→ What is required: Return every one of the following entries word for word, without changing anything.

※ ※ ※

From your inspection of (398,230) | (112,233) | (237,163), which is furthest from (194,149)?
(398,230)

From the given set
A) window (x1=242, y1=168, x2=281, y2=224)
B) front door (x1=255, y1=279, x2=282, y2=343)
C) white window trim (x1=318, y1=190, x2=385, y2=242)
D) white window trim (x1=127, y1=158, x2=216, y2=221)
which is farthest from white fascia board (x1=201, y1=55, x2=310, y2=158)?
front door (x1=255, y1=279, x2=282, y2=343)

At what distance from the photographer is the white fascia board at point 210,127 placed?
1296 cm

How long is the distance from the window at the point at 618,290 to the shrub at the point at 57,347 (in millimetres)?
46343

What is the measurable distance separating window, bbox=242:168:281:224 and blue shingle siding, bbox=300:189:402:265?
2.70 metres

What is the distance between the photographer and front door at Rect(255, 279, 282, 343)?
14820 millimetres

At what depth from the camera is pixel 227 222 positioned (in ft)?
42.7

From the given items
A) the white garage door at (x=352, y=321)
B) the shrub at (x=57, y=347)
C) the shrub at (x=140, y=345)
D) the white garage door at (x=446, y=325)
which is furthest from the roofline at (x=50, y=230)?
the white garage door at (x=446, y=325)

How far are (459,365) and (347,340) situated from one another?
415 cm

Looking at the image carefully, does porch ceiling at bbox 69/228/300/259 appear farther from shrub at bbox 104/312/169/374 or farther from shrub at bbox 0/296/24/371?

※ ※ ※

→ Exercise result:
From your inspection of (398,230) | (112,233) | (237,163), which is furthest from (194,149)?
(398,230)

From the given set
A) window (x1=242, y1=168, x2=281, y2=224)
B) front door (x1=255, y1=279, x2=282, y2=343)
C) white window trim (x1=318, y1=190, x2=385, y2=242)
D) white window trim (x1=127, y1=158, x2=216, y2=221)
which is farthest from white fascia board (x1=201, y1=55, x2=310, y2=158)?
front door (x1=255, y1=279, x2=282, y2=343)

At what distance from the photographer is the white fascia board at point 210,127 placed?
1296 cm

How long is the distance from the window at the point at 618,290 to the shrub at the point at 57,347 (in millimetres)?
46343

What is the measurable distance separating window, bbox=242:168:281:224 and blue shingle siding, bbox=300:189:402:265?
2.70 metres

What is the distance between the photographer and front door at Rect(255, 279, 282, 343)?
14820 millimetres

At what depth from the camera is pixel 227 222 positioned (in ft)?
42.7

From the given items
A) the white garage door at (x=352, y=321)
B) the shrub at (x=57, y=347)
C) the shrub at (x=140, y=345)
D) the white garage door at (x=446, y=325)
which is furthest from the roofline at (x=50, y=230)?
the white garage door at (x=446, y=325)

How far are (459,365) and (347,340) situated from one another?
415 cm

Looking at the image carefully, does porch ceiling at bbox 69/228/300/259 appear farther from shrub at bbox 104/312/169/374 or farther from shrub at bbox 0/296/24/371?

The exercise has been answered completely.